■ **Lista de tarefas**:
1 - Copie a notícia sobre o pagamento do AFE entre "Pagamento do AFE" e "em Belo Horizonte.", inclusive, trocando o nome "Belo Horizonte" por "Ouro Preto".
2 - Responda com base na notícia sobre o pagamento do AFE:
(a) Em que data a notícia foi publicada?
(b) Qual era o número da Reunião Ordinária da CT-IPCT?
(c) Em que cidade a reunião foi realizada?

Pagamento do AFE segue sem definição e Renova tenta enquadrar IPCTs no PG21

Publicado em: 30/08/2024

Para cobrar explicações da Fundação Renova sobre o Auxílio Financeiro Emergencial (AFE) para as pessoas atingidas de Rio Doce, Santa Cruz do Escalvado e Chopotó, os representantes dos faiscadores(as) Geraldo Felipe dos Santos e Antônio Áureo do Carmo, participaram na 59ª Reunião Ordinária da Câmara Técnica de Indígenas e Povos e Comunidades Tradicionais (CT-IPCT), realizada nos dias 22 e 23 de agosto, em Belo Horizonte.

■ **Linhas de dados**:
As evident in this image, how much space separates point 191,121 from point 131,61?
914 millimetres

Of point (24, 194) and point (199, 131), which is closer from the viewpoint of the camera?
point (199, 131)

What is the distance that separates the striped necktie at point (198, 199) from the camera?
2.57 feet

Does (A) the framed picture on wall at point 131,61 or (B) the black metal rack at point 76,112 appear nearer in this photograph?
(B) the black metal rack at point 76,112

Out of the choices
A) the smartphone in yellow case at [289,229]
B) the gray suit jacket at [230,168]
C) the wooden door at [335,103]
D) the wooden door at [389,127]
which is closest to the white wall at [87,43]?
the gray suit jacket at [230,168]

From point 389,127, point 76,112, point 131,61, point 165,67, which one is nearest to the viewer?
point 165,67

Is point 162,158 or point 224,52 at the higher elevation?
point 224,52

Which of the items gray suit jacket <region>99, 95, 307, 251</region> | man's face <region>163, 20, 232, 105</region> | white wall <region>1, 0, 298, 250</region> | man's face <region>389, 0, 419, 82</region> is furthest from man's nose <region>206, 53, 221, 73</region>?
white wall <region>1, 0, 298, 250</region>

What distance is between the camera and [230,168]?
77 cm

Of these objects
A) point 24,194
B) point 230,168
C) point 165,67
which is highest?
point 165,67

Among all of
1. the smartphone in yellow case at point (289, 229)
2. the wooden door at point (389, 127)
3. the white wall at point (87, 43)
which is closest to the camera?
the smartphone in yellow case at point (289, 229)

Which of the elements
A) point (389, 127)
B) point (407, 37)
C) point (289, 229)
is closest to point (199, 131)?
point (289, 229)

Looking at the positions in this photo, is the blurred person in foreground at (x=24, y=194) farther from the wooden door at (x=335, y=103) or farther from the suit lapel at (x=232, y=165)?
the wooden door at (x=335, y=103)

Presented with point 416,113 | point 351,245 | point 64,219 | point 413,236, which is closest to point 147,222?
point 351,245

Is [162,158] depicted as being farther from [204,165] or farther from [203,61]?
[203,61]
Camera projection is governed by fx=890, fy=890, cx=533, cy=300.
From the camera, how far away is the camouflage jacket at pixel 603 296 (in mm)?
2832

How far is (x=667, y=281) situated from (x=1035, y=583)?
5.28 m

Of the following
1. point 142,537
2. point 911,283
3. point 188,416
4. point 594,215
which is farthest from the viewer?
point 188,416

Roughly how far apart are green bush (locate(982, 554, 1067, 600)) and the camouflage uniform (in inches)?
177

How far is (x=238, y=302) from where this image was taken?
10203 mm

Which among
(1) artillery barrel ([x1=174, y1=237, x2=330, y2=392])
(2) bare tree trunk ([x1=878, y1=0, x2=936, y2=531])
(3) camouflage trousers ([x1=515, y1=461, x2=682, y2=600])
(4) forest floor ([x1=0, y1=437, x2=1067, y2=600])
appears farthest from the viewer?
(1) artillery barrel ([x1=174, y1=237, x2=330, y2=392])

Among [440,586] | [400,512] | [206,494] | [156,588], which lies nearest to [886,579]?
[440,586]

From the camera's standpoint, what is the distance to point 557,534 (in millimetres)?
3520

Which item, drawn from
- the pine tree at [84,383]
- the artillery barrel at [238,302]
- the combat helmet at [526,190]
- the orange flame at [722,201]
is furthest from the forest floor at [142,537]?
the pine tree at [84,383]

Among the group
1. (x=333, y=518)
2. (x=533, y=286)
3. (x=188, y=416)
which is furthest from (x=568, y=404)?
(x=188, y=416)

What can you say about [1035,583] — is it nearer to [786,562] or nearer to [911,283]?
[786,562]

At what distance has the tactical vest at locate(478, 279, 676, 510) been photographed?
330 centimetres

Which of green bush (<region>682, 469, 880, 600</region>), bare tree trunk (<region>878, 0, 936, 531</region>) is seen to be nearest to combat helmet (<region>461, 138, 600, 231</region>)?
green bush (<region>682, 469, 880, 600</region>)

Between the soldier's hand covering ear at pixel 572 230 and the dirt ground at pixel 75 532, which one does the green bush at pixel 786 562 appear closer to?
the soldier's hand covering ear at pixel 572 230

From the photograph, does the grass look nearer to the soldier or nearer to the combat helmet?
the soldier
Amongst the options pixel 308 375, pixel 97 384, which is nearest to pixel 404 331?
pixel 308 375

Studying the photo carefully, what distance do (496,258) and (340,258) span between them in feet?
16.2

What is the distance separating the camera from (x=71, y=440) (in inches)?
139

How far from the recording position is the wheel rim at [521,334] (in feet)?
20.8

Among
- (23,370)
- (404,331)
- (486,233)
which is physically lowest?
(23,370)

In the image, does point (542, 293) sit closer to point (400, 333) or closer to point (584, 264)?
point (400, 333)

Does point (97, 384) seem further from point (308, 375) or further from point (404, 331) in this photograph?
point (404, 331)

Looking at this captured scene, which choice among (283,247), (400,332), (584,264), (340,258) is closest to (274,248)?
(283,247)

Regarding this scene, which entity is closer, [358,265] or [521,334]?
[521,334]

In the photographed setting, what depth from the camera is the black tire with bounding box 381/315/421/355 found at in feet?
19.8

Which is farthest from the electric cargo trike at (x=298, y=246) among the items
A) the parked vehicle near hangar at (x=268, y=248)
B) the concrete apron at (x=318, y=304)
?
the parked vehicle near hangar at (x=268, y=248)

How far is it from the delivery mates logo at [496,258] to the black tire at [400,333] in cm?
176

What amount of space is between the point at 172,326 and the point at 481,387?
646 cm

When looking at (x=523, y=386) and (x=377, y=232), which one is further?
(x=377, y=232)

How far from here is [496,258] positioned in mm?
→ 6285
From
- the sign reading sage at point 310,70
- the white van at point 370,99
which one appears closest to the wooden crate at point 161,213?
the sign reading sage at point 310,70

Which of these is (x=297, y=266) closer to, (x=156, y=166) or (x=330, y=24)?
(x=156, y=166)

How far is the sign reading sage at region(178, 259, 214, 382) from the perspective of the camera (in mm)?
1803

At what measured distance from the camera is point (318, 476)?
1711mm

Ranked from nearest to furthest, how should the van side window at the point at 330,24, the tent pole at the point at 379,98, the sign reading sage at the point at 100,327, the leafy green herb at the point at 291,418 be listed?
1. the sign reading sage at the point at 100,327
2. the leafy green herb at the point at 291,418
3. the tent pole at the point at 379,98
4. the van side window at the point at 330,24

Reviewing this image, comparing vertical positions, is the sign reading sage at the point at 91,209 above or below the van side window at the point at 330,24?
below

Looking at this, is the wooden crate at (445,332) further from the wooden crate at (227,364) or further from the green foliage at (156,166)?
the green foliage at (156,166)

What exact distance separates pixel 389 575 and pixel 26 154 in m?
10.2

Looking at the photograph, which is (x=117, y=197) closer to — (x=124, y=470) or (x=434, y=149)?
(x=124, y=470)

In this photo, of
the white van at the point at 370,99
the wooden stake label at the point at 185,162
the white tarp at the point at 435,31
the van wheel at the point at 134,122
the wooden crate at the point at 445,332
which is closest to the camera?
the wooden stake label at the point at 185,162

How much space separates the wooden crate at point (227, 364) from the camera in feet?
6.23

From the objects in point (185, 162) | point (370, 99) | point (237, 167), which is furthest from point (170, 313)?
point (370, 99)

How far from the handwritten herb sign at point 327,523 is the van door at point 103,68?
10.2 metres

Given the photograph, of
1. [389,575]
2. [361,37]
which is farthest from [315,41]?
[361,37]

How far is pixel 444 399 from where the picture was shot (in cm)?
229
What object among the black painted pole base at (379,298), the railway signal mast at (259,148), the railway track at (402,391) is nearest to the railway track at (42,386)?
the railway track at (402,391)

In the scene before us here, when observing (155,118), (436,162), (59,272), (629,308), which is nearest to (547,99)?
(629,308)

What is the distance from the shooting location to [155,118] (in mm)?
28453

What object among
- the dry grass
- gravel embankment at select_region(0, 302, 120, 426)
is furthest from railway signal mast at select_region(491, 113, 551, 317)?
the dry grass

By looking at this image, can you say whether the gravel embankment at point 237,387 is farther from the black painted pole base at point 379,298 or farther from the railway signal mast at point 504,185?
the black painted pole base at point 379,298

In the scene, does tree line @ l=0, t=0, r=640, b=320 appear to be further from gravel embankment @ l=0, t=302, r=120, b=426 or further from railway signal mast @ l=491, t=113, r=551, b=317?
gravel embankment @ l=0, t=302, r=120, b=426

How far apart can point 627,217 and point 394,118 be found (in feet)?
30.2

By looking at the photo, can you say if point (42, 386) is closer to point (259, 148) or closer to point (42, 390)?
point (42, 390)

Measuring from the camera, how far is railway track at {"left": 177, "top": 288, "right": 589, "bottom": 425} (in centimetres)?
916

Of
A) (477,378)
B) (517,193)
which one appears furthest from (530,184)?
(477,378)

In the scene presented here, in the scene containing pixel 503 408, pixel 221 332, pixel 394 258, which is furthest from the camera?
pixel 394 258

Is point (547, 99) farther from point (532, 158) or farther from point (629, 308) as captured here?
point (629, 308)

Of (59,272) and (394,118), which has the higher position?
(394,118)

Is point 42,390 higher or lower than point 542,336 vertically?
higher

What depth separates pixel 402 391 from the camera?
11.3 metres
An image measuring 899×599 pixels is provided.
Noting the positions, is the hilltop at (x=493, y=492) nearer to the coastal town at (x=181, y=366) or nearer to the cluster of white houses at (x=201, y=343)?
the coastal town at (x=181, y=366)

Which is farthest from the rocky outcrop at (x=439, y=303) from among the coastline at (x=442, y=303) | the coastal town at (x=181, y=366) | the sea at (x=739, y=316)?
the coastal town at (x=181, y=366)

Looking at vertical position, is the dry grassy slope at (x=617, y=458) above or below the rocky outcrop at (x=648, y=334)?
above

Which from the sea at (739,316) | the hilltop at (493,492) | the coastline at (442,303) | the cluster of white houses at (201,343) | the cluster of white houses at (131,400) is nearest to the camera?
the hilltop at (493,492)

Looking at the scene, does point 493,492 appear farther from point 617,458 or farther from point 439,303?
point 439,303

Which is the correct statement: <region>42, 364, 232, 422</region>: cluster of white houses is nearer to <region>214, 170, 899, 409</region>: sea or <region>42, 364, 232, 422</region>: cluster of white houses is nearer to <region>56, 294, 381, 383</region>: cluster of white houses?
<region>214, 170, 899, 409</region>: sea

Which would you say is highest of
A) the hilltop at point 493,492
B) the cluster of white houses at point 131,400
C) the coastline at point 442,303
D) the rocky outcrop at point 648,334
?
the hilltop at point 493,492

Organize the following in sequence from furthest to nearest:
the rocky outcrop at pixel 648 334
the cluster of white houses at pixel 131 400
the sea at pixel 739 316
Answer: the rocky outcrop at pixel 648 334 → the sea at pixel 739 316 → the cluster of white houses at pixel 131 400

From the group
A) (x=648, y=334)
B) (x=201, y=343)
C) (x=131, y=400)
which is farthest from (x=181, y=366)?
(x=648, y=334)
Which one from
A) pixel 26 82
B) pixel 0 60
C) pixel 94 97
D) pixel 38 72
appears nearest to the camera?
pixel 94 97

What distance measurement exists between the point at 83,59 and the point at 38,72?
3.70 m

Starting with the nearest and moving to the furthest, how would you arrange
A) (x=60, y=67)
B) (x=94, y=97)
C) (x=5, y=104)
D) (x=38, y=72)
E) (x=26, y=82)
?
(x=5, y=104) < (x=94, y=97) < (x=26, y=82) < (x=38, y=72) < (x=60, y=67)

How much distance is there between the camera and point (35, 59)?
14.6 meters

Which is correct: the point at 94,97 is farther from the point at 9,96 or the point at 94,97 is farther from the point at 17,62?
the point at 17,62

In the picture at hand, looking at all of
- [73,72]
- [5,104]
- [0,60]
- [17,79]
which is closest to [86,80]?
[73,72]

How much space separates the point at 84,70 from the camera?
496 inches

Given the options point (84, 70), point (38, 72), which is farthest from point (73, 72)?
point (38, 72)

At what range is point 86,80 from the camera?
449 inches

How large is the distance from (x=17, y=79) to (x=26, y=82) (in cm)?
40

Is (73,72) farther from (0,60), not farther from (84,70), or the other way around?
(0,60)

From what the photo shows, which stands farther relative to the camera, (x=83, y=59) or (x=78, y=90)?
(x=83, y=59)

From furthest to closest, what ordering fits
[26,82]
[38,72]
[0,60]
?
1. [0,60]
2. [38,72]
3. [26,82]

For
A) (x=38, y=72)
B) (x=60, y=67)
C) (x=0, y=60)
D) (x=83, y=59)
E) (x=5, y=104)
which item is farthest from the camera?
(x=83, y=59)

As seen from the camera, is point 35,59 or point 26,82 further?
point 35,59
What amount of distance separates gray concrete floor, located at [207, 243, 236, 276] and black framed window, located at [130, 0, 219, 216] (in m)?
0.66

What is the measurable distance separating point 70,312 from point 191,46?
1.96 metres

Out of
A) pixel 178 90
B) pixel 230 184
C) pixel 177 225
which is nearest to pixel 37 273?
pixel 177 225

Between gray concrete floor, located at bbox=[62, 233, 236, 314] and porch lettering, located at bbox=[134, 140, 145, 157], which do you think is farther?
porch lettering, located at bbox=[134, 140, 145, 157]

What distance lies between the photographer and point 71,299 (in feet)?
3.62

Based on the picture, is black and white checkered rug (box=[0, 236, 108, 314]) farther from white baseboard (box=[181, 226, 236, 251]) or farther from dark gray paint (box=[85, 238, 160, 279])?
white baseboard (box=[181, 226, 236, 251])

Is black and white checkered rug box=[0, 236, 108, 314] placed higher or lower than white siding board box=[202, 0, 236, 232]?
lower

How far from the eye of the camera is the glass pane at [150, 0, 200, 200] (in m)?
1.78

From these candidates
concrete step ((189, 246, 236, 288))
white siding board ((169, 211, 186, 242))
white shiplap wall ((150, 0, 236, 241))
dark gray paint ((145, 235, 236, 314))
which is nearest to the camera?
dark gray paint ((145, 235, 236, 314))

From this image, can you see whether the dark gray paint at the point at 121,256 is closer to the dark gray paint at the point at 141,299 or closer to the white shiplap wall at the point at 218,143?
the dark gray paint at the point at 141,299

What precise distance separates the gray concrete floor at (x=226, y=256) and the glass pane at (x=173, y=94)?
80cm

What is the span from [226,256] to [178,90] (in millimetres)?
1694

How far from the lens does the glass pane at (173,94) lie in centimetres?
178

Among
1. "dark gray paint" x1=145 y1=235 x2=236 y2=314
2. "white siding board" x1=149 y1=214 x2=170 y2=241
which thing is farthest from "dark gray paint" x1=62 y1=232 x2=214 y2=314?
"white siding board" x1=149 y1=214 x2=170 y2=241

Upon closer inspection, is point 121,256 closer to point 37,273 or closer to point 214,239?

■ **Respostas por tarefa**:
1 -
Pagamento do AFE segue sem definição e Renova tenta enquadrar IPCTs no PG21

Publicado em: 30/08/2024

Para cobrar explicações da Fundação Renova sobre o Auxílio Financeiro Emergencial (AFE) para as pessoas atingidas de Rio Doce, Santa Cruz do Escalvado e Chopotó, os representantes dos faiscadores(as) Geraldo Felipe dos Santos e Antônio Áureo do Carmo, participaram na 59ª Reunião Ordinária da Câmara Técnica de Indígenas e Povos e Comunidades Tradicionais (CT-IPCT), realizada nos dias 22 e 23 de agosto, em Ouro Preto.

2 -
(a) 30/08/2024
(b) 59ª
(c) Belo Horizonte